Facing these challenges first hand, I have evolved a set of deployment management design patterns using a “divide and conquer” strategy. This strategy helps identify minimal domain-specific solutions (i.e., the patterns) and how to combine them in different contexts (i.e., using the patterns systematically). The set of design patterns also include anti-patterns. I call the system of design patterns “PAGODA”. The name is really not important but as an acronym it can mean:

  • PAtterns GOod-for Deployment Administration
  • PAckaGe-Oriented Deployment Administration
  • Patterns for Application and General Operation for Deployment Administrators
  • Patterns for Applications, Operations, and Deployment Administration

Pagoda as an acronym might be a bit of a stretch but the image of a pagoda just strikes me a as a picture of how the set of patterns can be combined to form a layered structure.

 

Here is a diagram of the set of design patterns arranged by how they interrelate.

 

The diagram style is inspired by a great reference book, Release It. You can see the anti patterns are colored red while the design patterns that mitigate them are in green.

Here is a brief description of each design pattern:

Pattern Description Mitigates Alternative names
Command Dispatcher A mechanism used to lookup and execute logically organized named procedures within a data context permitting environment abstraction within the implementations. Too Many Tools Command Framework
Lifecycle A formalized series of operational stages through which resources comprising application software systems must pass. Control Hairball Alternative names
Orchestrator Encapsulates a multi-step activity that spans a set of administrative steps and or other process workflows. Control Hairball, Too Many Cooks Process Workflow, Control Mediator,
Composable Service A set of independent deployments that can assembled together to support new patterns of integrated software systems. Monolithic Environment Composable Deployments
Adaptive Deployment Practice of using an environment-independent abstraction along with a set of template-based automation, that customizes software and configuration at deployment time. Control Hairball, Configuration Bird Nest, Unmet Integration Environment Adaption
Code-Data Split Practice of separating the executable files (the product) away from the environment-specific deployment files, such as configuration and data files that facilitates product upgrade and co-resident deployments. Service Monolith Software-Instance Split
Packaged Artifact A structured archive of files used for distributing any software release during the deployment process. Adhoc Release Alternative names

The anti-patterns might be more interesting since they represent practices that have definite disadvantages:

Anti-Pattern Description Mitigates Alternative names
Too Many Tools Each technology and process activity needs its own tool, resulting in a multitude of syntaxes and semantics that must each be understood by the operator, and makes automation across them difficult to achieve.

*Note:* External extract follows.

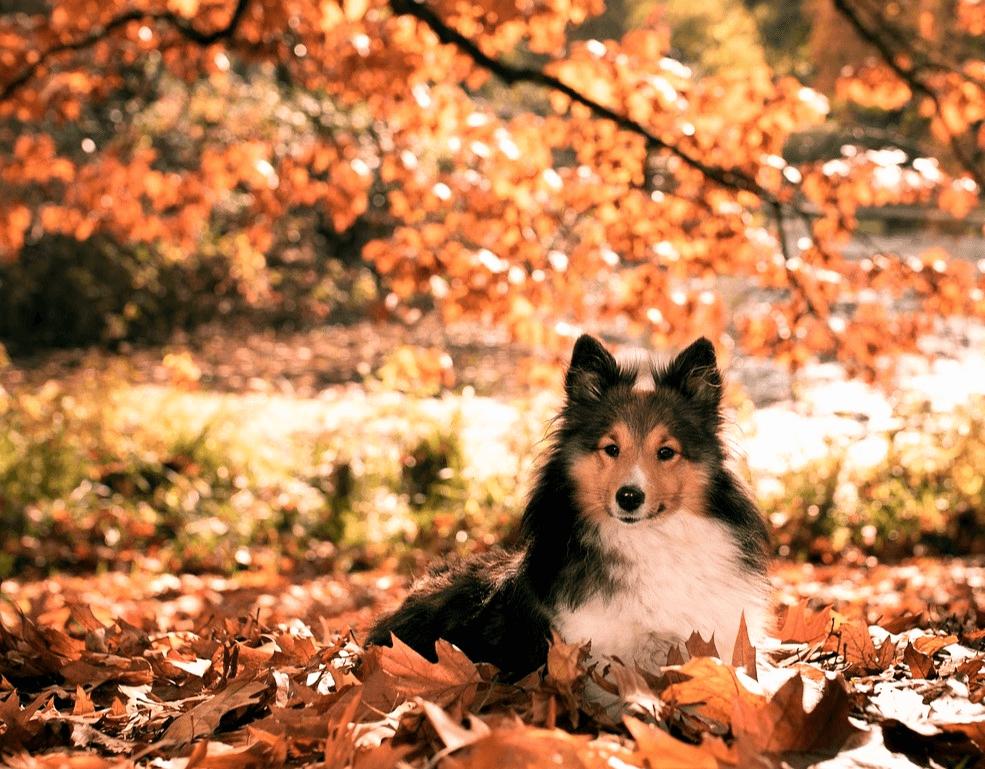 Gesunder Hund Im Herbst Sicherheit Und Sichtbarkeit Hundesport Nubi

Command Dispatcher Tool Mishmash, Heterogeneous interfaces
Too Many Cooks A common infrastructure must be maintained by various disciplines but each use their own tools to affect change increasing chances for conflicts and overall negative effects. Control Mediator Unmediated Action
Control Hairball A process that spans activities that occur across various tools and locations in the network, is implemented in a single piece of code for convenience but turns out to be very inflexible, opaque and hard to maintain and modify. Control Mediator, Adaptive Deployment, Workflow  
Configuration Bird Nest A network of circuitous indirections used to manage configuration and seem to intertwine like a labyrinth of straw in a bird nest. People often construct a bird nest in order to provide a consistent location for an external dependency. Environment Adaptation  
Service Monolith Complex integrated software systems end up being maintained as a single opaque mass with no-one understanding entirely how it was put together, or what elements it is comprised, and how they interact. Code-Data Split, Composable Service House Of Cards, Monolithic Environment
Adhoc Release The lack of standard practice and distribution mechanisms for releasing application changes. Packaged Artifact  

 

Of course, this isn’t the absolute set of deployment management patterns. No doubt you might have discovered and developed your own. It is useful to identify and catalog them so they can be shared with others that will face scenarios already examined and resolved. Perhaps this set offered here will spurn a greater effort.

 

 

“Stability anti-patterns” highlight importance of tracking non-functional requirements

“Stability anti-patterns” highlight importance of tracking non-functional requirements

Damon Edwards / 

Michael Nygard, author of the influential Release It!, delivered a fantastic speech at QCon London where he dives into the various flavors of “stability anti-patterns” that can (and probably will) plague your web operations.

 

The explicit lessons alone are worth watching his presentation. However, there is also a more subtle lesson delivered over the course of the speech. Whether it was intentional or not, Michael illustrates the importance (and difficulty) of tracking non-functional requirements across the application lifecycle.

 

Some of the knowledge of where your next failure could come from lives in Development. Some of it lives in Operations. Sometimes it even lives in the well-intentioned plans of your marketing department.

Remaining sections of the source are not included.